Nasceste na Califórnia, competes pelo Japão, tens casa na Ericeira e já há uns anos que passas algumas temporadas cá em Portugal. Nunca páras quieto.
O meu nome, Kanoa, em havaiano significa “livre” e é isso que eu sinto. Graças a Deus que tenho esse estilo de vida e consigo fazer o que quero, desde criança que queria ter essa liberdade e os meus pais sempre me apoiaram muito nessa decisão. O meu objetivo principal é ser o melhor surfista que conseguir ser, chegar ao topo do meu nível. E acho que o melhor para mim é estar em Portugal a treinar, como às vezes penso que é melhor ir para a Austrália durante um mês, ou ficar no Havai durante dois meses. É consoante o que sinto que o meu surf precisa para ir atrás de ser o melhor surfistas do mundo. Mas sim, ando sempre a mil.
Ou seja, os teus pais vão continuar a ‘morrer’ aos poucos de nervos enquanto não fores campeão do mundo.
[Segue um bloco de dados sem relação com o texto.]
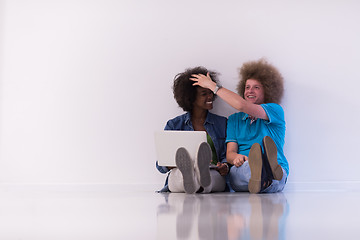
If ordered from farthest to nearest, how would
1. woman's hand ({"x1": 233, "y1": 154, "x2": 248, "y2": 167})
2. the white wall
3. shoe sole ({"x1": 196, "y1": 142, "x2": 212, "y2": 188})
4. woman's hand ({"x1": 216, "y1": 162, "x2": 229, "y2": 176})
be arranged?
the white wall < woman's hand ({"x1": 216, "y1": 162, "x2": 229, "y2": 176}) < woman's hand ({"x1": 233, "y1": 154, "x2": 248, "y2": 167}) < shoe sole ({"x1": 196, "y1": 142, "x2": 212, "y2": 188})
[Ri-se] Espero que não! Acho que cada vez mais estou a melhorar e quando mais conseguir ganhar, menos eles ficam ansiosos. A minha mãe hoje até me disse que anda mais relaxada este ano, porque eu ando a começar melhor os heats e já várias outras pessoas me disseram o mesmo. Antes, eu só entrava mais tarde nas baterias, deixava os outros apanharem as ondas e só depois é que reagia. A minha mãe disse que gostava da nova tática, de começar rapidamente.